Here is the LookML for a native derived table with bind_all_filters: yes:

view: top_10_simple_item_names { view_label: "Top 10s" derived_table: { explore_source: order_items { column: total_sale_price { field: order_items.total_sale_price } column: item_name { field: products.item_name } derived_column: rank { sql: RANK() OVER (ORDER BY total_sale_price DESC) ;; } bind_all_filters: yes sorts: [order_items.total_sale_price: desc] timezone: "query_timezone" limit: 10 } } dimension: item_name { group_label: "Simple Example" } dimension: rank { type: number group_label: "Simple Example" } dimension: item_name_ranked { group_label: "Simple Example" order_by_field: rank type: string sql: ${rank} || ') ' || ${item_name} ;; } }

In the native derived table’s view above, the explore_source is order_items. Here is the LookML for the order_items Explore where the native derived table is joined into the Explore:

explore: order_items { … join: top_10_simple_item_names { type: inner relationship: many_to_one sql_on: ${products.item_name} = ${top_10_simple_item_names.item_name} ;; } }

To see this example in action, check out the [Analytic Block] – Pivot by Top X – Introducing bind_all_filters: yes](https://discourse.looker.com/t/analytic-block-pivot-by-top-x-introducing-bind-all-filters-yes/13827) Community article.

Using bind_filters

The bind_filters subparameter of explore_source passes a specific filter from the Explore query into the native derived table subquery:

At runtime, any filters on the from_field in the Explore will be passed into the to_field in the native derived table subquery.

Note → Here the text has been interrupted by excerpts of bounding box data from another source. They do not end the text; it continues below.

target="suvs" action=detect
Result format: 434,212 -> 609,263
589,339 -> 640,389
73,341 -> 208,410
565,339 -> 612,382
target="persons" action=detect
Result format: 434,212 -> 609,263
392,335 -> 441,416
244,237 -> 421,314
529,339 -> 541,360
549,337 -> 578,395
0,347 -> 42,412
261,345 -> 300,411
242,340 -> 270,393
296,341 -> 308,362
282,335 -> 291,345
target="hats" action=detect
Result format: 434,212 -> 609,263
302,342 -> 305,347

The LookML below shows a native derived table with bind_filters. With this setup, Looker will take any filter applied to the filtered_lookml_dt.filter_date field in the Explore and apply the filter to the users.created_date field in the native derived table.

derived_table: { explore_source: order_items { bind_filters: { to_field: users.created_date from_field: filtered_lookml_dt.filter_date … } } }

Things to consider

Use only one explore_source parameter

Each native derived table accepts only one explore_source parameter. Subsequent explore_source parameters will not raise LookML validation errors, but they will override previous explore_source parameters.

To create columns from fields in different views, first join together the different views in the same Explore. Then use that Explore for explore_source.

Use include statements to enable referencing fields

When creating a native derived table, you must include the file containing the Explore’s definition. The best way to do that is to define the Explore in a separate Explore file, as described in the documentation for Creating Explore Files.